(Tasks)
a. Rewrite the memorial text for Dr. Heaney, everything from "Dr. Robert P. Heaney, 1927-2016" down to "Aug. 6, 2016.", putting "respected" in place of "distinguished".
b. Carry on the memorial text about Dr. Robert P. Heaney from the point where it stops.

(Source document)
# # # # #
In Memoriam

Dr. Robert P. Heaney, 1927-2016

The Move it or Lose it 5K Run and 1-Mile Walk is held this year in memory of Dr. Robert P. Heaney, M.D.

Dr. Heaney, a distinguished professor of medicine, world-renowned researcher in the field of bone biology and vitamin D and the first holder of the John A. Creighton University Professorship, at Creighton University, died of brain cancer on Aug. 6, 2016.

Dr. Heaney completed his undergraduate and medical degrees at Creighton. He interned and served his residency in Internal Medicine at St. Louis City Hospital in St. Louis, Missouri, and served Research Fellowships at the Oklahoma Medical Research Foundation in Oklahoma City, Oklahoma, and at the National Institutes of Health in Bethesda, Maryland. He has held faculty appointments at the University of Oklahoma, at George Washington University, and at Creighton, where for nine years he served as Chairman of the Department of Internal Medicine from 1961-1969. Dr. Heaney was Creighton's first Vice-President for Health Sciences, a position he held from 1971-1984, and since 1984 has held the all-university chair named in honor of the University's founder.
# # # # #
Stored data entries
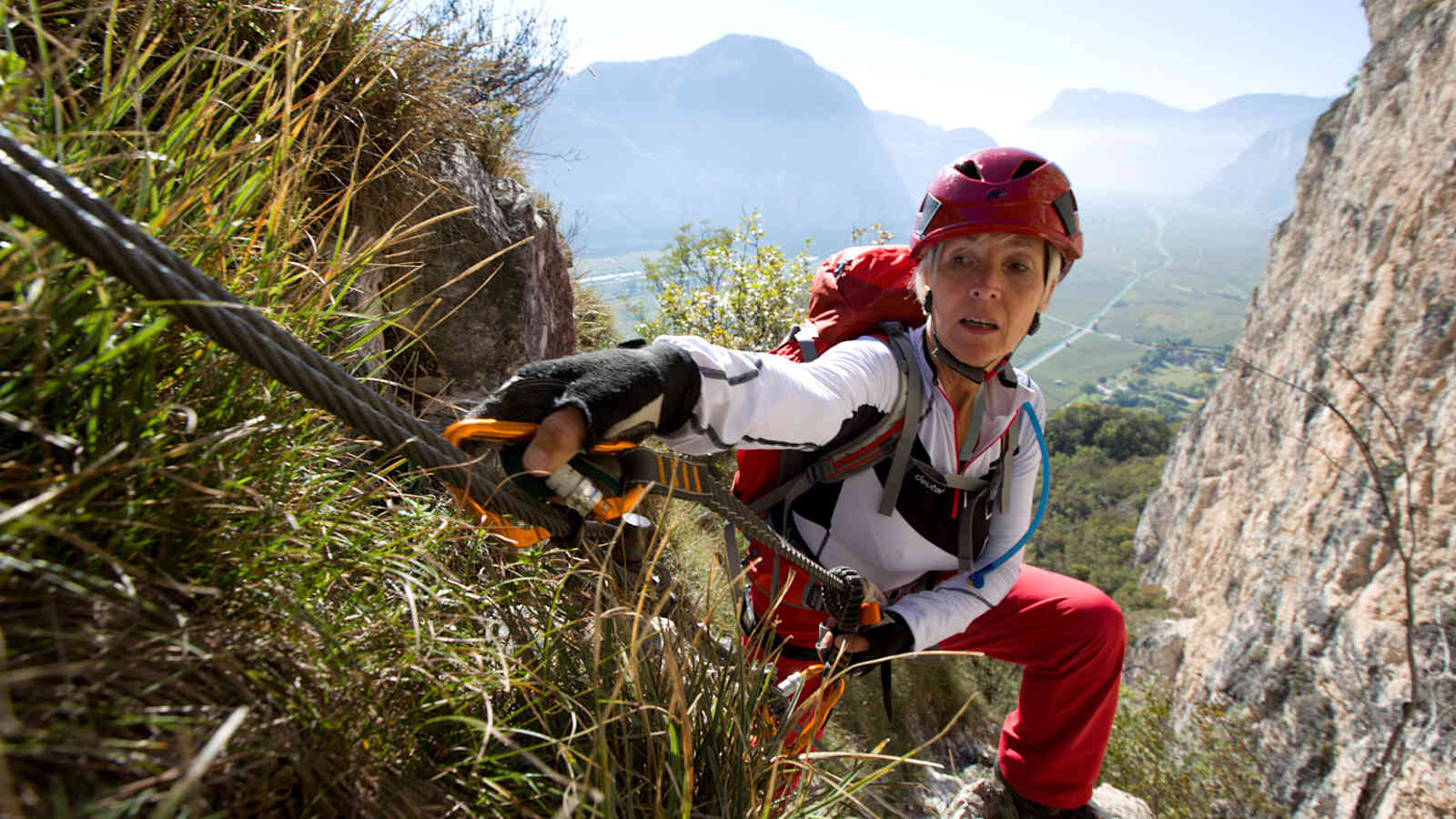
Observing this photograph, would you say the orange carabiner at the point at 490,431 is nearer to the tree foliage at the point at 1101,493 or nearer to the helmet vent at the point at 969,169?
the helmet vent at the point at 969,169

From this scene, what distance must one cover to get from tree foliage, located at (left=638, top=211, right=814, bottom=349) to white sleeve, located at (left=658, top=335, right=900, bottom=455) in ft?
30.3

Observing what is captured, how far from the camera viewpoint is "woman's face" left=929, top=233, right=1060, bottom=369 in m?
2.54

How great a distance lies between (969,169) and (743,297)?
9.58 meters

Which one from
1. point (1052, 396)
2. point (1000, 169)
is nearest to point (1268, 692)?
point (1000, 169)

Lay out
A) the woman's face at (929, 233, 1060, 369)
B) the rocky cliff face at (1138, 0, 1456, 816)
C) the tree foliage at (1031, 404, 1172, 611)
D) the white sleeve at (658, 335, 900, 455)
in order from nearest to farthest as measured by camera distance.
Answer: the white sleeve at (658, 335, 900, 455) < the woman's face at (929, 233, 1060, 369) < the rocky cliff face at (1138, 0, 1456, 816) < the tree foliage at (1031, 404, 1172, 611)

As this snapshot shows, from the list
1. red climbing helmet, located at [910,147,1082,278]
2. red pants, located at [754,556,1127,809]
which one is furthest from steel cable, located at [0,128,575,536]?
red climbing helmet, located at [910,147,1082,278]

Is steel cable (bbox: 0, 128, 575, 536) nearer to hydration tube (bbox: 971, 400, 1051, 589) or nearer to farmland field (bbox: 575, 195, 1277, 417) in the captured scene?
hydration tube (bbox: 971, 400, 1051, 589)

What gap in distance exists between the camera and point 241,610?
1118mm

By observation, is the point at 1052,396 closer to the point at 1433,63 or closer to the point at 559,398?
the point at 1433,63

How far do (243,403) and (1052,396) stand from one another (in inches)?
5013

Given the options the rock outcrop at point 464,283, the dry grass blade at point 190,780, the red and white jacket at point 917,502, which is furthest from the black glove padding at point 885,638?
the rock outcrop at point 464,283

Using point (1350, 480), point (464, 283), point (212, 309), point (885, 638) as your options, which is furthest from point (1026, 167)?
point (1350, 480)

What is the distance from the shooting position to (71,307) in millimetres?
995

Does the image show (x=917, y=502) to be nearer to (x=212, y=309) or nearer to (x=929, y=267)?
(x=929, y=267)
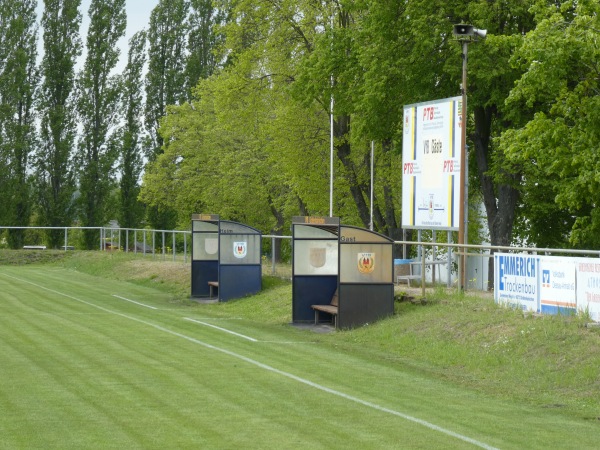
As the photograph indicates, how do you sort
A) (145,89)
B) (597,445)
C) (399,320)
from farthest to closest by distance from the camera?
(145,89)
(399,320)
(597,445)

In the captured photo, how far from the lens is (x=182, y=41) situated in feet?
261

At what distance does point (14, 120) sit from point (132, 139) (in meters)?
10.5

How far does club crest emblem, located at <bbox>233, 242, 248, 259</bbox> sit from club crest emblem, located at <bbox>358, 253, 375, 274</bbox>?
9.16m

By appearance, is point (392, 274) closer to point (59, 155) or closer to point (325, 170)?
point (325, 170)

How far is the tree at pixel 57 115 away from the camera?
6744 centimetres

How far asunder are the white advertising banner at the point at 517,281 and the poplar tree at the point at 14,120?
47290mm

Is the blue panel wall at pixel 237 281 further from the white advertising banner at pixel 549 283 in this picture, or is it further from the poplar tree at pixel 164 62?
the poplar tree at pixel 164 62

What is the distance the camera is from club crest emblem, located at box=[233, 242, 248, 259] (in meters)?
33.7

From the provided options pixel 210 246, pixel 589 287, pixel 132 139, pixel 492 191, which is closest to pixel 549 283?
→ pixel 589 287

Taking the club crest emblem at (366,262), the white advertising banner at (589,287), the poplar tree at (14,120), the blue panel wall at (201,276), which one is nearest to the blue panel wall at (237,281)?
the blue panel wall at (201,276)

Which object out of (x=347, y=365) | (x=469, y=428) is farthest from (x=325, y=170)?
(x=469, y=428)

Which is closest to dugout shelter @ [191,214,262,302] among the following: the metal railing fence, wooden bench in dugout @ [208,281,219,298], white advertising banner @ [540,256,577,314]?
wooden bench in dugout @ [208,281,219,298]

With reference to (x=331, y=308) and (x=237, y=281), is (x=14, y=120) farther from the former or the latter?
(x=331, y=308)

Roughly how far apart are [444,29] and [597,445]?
# # # # #
(Answers below)
a.
Dr. Robert P. Heaney, 1927-2016

The Move it or Lose it 5K Run and 1-Mile Walk is held this year in memory of Dr. Robert P. Heaney, M.D.

Dr. Heaney, a respected professor of medicine, world-renowned researcher in the field of bone biology and vitamin D and the first holder of the John A. Creighton University Professorship, at Creighton University, died of brain cancer on Aug. 6, 2016.

b.
Dr. Heaney worked for over 50 years in the study of osteoporosis, vitamin D, and calcium physiology. He authored three books and  published over 400 original papers, chapters, monographs and reviews in scientific and educational fields. The major theme of his work was quantitative physiology, for example, the elucidation of how much vitamin D was necessary to produce the nutrient's canonical effect on calcium absorption, how much vitamin D is metabolized each day, how much vitamin D is synthesized in the skin, and the degree to which skin pigmentation modifies that synthesis, how much vitamin D is stored, and the extent to which input levels modify that change.

At the same time, he engaged nutritional policy issues and helped redefine the context for estimating nutrient requirements. Specifically, he showed that nutrient deficiencies produce long-latency disease as well as their classical acute disorders, and focused attention on the inadequacy of drug-based research designs for the evaluation of nutrient efficacy.